▶ Written problem
Reproduce the records below exactly as they appear, everything from the line containing "Is the answer" down through the line containing "175 centimetres", with both of those lines included.

▶ Saved data entries
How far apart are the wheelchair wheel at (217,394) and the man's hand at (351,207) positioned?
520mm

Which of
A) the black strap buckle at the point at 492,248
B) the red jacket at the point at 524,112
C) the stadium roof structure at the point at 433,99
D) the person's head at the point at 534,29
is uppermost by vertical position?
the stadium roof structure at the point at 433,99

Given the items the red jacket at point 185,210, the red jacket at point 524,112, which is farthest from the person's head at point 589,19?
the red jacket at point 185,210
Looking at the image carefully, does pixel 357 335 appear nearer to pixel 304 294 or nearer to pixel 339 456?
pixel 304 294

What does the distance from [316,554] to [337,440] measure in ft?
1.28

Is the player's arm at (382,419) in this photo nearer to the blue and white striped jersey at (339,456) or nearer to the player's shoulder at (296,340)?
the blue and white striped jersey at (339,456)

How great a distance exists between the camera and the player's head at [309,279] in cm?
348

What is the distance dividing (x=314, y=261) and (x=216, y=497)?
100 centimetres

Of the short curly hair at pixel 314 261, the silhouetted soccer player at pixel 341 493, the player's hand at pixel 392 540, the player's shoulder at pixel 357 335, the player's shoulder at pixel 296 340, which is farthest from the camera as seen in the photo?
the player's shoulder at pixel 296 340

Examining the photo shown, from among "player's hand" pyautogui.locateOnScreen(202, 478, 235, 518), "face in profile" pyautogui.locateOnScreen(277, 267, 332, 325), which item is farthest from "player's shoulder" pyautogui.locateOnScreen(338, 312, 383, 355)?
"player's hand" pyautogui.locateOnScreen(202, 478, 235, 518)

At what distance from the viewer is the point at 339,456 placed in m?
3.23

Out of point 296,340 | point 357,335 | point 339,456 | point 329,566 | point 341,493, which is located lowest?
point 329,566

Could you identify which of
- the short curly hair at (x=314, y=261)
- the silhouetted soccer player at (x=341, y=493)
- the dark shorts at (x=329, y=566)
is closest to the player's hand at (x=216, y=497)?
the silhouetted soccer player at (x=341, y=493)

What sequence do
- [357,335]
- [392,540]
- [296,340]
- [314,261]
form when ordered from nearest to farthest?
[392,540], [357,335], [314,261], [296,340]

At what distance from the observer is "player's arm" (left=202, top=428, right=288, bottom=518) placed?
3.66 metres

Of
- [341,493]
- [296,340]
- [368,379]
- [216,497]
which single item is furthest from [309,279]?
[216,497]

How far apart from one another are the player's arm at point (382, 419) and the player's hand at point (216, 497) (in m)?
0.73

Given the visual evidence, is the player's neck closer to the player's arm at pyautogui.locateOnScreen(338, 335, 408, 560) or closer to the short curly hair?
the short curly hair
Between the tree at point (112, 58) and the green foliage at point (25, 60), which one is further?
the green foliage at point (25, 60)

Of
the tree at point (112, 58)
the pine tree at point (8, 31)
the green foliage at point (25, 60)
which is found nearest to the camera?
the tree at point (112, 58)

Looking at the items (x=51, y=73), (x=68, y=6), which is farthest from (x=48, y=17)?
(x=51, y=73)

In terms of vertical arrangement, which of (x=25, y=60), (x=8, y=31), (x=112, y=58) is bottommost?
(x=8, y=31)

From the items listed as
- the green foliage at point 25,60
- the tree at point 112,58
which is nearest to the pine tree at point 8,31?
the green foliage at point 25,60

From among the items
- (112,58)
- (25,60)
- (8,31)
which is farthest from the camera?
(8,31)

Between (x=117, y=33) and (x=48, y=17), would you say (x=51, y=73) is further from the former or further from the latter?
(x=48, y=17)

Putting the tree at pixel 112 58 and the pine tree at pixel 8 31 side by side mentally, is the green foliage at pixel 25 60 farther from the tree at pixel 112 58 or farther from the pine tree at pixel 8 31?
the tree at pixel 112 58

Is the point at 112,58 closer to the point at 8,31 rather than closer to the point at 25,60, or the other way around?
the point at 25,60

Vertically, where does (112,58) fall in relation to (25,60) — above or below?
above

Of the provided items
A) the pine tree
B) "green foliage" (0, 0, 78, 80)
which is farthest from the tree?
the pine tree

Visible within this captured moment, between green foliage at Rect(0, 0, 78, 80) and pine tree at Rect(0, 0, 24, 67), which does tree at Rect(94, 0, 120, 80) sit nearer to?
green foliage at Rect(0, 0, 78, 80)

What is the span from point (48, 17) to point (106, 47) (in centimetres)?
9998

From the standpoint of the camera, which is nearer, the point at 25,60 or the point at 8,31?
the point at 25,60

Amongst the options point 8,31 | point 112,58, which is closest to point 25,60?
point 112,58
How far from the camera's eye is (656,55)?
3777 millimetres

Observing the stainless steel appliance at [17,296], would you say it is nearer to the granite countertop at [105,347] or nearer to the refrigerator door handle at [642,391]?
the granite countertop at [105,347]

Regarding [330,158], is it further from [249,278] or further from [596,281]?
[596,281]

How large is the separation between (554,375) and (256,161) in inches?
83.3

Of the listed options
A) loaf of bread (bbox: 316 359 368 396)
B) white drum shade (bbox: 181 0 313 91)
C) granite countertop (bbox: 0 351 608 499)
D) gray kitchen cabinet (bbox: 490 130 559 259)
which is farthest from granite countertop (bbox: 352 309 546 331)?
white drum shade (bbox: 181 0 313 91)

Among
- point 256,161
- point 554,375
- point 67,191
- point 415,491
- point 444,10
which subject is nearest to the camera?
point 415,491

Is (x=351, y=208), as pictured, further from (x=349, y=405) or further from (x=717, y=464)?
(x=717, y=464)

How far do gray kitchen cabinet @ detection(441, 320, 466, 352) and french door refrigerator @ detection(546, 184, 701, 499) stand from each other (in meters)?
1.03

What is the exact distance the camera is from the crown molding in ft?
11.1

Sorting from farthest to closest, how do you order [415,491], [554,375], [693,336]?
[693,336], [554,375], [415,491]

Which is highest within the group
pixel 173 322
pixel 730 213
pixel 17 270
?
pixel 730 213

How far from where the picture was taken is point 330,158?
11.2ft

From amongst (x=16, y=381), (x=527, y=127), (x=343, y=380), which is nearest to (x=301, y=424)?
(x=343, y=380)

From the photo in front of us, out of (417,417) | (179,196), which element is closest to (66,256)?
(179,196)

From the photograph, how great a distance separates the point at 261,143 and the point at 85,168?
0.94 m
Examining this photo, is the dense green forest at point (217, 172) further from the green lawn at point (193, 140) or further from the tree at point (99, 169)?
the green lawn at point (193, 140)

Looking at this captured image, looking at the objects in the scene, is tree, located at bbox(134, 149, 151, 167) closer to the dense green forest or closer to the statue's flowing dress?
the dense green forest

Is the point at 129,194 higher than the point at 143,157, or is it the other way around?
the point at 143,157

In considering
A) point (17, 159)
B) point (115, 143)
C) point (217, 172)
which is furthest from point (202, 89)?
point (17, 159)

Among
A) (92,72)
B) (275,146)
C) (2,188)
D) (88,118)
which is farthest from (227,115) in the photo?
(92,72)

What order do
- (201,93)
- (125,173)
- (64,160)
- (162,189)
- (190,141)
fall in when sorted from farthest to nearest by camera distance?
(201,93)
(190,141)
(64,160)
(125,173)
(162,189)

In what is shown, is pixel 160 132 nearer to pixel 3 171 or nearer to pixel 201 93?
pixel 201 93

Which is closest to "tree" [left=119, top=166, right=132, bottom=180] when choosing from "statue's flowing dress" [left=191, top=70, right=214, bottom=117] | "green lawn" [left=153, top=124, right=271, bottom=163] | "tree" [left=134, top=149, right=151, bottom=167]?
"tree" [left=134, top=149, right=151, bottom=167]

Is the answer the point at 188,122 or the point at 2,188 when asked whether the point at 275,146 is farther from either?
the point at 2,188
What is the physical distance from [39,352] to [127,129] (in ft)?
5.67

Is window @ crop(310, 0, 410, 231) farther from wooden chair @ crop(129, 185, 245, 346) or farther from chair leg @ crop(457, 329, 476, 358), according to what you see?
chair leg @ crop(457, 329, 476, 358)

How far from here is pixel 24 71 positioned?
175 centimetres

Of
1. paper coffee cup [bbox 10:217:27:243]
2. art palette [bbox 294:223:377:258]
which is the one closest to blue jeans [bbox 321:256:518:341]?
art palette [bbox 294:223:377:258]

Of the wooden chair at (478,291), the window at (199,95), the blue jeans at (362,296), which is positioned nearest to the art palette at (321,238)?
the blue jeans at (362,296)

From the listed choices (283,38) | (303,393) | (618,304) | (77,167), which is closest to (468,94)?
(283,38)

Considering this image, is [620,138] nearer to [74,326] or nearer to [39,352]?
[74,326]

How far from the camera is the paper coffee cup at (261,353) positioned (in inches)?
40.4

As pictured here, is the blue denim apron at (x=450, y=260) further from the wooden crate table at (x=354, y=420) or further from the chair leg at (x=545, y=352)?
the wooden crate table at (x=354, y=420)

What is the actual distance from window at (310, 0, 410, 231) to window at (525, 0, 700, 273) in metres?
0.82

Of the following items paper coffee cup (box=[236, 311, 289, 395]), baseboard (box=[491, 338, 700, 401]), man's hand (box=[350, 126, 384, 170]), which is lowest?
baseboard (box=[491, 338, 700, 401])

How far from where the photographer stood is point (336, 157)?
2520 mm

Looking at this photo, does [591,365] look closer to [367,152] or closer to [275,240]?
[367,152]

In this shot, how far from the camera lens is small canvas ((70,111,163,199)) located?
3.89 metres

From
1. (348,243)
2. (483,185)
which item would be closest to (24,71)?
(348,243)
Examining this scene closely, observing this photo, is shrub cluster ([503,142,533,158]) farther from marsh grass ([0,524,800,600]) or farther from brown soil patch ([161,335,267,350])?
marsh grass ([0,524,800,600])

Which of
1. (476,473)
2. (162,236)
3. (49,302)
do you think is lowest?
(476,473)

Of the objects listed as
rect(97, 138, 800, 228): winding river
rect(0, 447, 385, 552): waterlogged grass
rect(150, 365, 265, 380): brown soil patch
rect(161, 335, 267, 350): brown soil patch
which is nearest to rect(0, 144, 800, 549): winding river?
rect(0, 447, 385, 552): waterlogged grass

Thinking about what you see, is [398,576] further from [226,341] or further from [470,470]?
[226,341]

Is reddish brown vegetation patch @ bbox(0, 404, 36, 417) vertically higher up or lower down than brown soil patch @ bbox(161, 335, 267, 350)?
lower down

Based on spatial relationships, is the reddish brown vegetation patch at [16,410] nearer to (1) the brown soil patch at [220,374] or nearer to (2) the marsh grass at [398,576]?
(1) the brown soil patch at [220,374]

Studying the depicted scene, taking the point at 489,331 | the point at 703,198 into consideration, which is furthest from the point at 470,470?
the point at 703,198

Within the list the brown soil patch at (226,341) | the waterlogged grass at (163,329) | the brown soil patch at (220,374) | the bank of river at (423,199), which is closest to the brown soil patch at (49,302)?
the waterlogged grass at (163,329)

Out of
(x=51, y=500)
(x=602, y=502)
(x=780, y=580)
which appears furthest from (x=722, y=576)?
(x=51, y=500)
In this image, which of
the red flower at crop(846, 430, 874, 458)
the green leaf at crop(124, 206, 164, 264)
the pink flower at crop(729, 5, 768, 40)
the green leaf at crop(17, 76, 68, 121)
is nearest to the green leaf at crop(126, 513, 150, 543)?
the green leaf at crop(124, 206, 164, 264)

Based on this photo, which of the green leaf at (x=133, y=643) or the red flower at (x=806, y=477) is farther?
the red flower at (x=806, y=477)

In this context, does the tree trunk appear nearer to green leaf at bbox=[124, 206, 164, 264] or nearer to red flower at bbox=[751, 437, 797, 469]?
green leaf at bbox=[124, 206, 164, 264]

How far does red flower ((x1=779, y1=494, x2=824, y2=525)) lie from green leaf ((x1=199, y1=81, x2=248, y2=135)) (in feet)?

▶ The result
Is the answer the point at 188,122 or the point at 2,188 when asked whether the point at 275,146 is farther from either?
the point at 2,188
What is the physical distance from [39,352] to [127,129] (in ft)?
5.67

Is window @ crop(310, 0, 410, 231) farther from wooden chair @ crop(129, 185, 245, 346) or farther from chair leg @ crop(457, 329, 476, 358), according to what you see?
chair leg @ crop(457, 329, 476, 358)

How far from here is pixel 24 71 positioned?
175 centimetres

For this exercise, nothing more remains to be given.